To explain the code in more details, we compute the dot product between embeddings which will have shape (B,B). The squared euclidean norm of each embedding is actually contained in the diagonal of this dot product so we extract it with tf.diag_part. Finally we compute the distance using the formula:
(为更详细的解释代码，我们计算形状为（B，B）的嵌入空间的点积。每个嵌入的欧式范数的平方实际上包含在这个点积的对角线中，因此我们用tf.diag_part提取它。最后我们用公式计算距离：）
在这里插入图片描述
One tricky thing is that if squared=False, we take the square root of the distance matrix. First we have to ensure that the distance matrix is always positive. Some values could be negative because of small inaccuracies in computation. We just make sure that every negative value gets set to 0.0.（一个棘手的
事情是如果平方等于False，我们取距离矩阵的平方根。首先我们要确保距离矩阵总是正的。由于计算中的小误差，有些值可能是复数。我们只是确保每个负值都被设置为0.0)
The second thing to take care of is that if any element is exactly 0.0 (the diagonal should always be 0.0 for instance), as the derivative of the square root is infinite in 0, we will have a nan gradient. To handle this case, we replace values equal to 0.0 with a small epsilon = 1e-16. We then take the square root, and replace the values √ϵ with 0.0.（第二件要注意的事情是，如果任何元素恰好是0.0（例如对角线应该总是0.0），因为根号的导数在0上是无穷大的，我们将有一个nan梯度。为了处理这种情况，我们将等于0.0的值替换为一个小的=1e-16.然后取平方根，将√ϵ的值替换为0.0）

Batch all Strategy

In this strategy, we want to compute the triplet loss on almost all triplets. In the TensorFlow graph, we want to create a 3D tensor of shape (B,B,B) where the element at index (i,j,k) contains the loss for triple (i,j,k).(在这个策略中，我们要计算几乎所有三元组的三元组损失，在Tensorflow图中，我们想要创建一个形状为（B,B,B）的3D张量，其中索引（i,j,k）的元素包含三元（i,j,k）的损失)
We then get a 3D mask of the valid triplets with function _get_triplet_mask. Here, mask[i, j, k] is true iff (i,j,k) is a valid triplet.（然后，我们通过函数_get_triple_mask获得有效三元组的3D掩码。这里掩码[i,j,k]为真，iff(i,j,k)为有效三元组。）
Finally, we set to 0 the loss of the invalid triplets and take the average over the positive triplets.（最后，我们将无效三元组的损失设为0，并对正三元组取平均值。）
Everything is implemented in function batch_all_triplet_loss

def batch_all_triplet_loss(labels, embeddings, margin, squared=False):
    """Build the triplet loss over a batch of embeddings.

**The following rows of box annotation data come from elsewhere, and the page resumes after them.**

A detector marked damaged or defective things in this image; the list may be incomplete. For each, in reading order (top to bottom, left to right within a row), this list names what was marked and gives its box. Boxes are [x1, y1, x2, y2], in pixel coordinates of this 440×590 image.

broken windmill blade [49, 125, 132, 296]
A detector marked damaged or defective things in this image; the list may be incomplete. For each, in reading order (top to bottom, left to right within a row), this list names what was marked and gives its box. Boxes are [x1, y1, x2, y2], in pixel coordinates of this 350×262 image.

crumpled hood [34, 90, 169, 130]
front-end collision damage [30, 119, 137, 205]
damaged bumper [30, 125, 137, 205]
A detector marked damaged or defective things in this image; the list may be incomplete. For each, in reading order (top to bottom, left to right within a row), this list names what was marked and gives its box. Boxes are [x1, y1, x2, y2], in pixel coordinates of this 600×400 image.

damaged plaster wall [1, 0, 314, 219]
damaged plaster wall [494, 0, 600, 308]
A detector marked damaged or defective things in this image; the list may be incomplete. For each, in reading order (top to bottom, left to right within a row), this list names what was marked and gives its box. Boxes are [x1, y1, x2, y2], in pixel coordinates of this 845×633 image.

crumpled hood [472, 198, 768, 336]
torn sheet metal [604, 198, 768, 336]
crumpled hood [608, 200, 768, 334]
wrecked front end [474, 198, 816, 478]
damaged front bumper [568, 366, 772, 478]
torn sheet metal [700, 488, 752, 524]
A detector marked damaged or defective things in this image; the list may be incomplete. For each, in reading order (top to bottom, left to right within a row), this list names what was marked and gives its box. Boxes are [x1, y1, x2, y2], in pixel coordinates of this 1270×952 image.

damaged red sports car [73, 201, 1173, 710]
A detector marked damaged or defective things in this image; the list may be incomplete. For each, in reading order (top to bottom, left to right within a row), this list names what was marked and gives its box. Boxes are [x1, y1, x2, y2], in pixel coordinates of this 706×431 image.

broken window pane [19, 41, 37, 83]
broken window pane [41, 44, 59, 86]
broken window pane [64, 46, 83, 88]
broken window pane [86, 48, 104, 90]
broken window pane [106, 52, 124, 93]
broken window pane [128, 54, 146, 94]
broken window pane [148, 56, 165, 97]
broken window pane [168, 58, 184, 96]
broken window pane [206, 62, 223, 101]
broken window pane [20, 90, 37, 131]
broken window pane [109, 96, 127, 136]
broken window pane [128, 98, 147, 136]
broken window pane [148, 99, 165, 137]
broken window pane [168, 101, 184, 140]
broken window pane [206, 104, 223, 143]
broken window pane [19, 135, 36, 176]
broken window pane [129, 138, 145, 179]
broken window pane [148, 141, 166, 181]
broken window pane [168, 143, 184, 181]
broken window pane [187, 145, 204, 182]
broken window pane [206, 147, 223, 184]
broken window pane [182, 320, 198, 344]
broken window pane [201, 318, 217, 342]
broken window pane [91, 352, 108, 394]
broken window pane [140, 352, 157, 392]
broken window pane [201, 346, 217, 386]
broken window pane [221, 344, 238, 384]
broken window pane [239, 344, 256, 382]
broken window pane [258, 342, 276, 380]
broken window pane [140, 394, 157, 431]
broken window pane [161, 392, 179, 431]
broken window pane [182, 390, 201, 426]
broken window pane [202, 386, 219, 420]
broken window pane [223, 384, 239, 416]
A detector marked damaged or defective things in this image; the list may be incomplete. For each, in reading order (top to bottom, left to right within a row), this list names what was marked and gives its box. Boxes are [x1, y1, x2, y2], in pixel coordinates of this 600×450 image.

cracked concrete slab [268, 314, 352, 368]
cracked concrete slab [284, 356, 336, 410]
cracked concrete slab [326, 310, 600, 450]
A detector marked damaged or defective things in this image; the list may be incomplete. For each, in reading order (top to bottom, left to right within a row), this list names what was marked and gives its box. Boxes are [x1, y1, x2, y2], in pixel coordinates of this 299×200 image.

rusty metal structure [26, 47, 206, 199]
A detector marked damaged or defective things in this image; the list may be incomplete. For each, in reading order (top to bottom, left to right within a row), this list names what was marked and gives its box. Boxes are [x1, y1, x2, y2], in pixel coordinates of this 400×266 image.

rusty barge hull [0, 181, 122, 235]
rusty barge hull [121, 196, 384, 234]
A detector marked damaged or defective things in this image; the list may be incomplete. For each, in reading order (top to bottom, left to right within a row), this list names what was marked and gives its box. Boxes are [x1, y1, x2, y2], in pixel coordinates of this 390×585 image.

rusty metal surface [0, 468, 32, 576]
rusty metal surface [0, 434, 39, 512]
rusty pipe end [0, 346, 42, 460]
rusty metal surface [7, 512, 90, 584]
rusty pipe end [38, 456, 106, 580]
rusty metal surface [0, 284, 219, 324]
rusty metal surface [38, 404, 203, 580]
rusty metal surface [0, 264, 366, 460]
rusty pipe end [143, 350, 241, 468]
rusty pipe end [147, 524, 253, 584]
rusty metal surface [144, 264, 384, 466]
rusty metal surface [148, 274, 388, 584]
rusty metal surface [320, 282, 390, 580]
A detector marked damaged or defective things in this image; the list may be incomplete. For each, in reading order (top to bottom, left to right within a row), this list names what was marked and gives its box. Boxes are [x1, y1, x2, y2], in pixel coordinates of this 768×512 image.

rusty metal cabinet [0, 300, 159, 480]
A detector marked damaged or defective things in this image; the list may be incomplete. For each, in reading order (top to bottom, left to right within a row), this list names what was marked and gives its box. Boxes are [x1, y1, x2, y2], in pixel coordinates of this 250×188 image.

    We generate all the valid triplets and average the loss over the positive ones.

    Args:
        labels: labels of the batch, of size (batch_size,)
        embeddings: tensor of shape (batch_size, embed_dim)
        margin: margin for triplet loss
        squared: Boolean. If true, output is the pairwise squared euclidean distance matrix.
                 If false, output is the pairwise euclidean distance matrix.

    Returns:
        triplet_loss: scalar tensor containing the triplet loss
    """
    # Get the pairwise distance matrix
    pairwise_dist = _pairwise_distances(embeddings, squared=squared)

    # shape (batch_size, batch_size, 1)
    anchor_positive_dist = tf.expand_dims(pairwise_dist, 2)
    assert anchor_positive_dist.shape[2] == 1, "{}".format(anchor_positive_dist.shape)
    # shape (batch_size, 1, batch_size)
    anchor_negative_dist = tf.expand_dims(pairwise_dist, 1)
    assert anchor_negative_dist.shape[1] == 1, "{}".format(anchor_negative_dist.shape)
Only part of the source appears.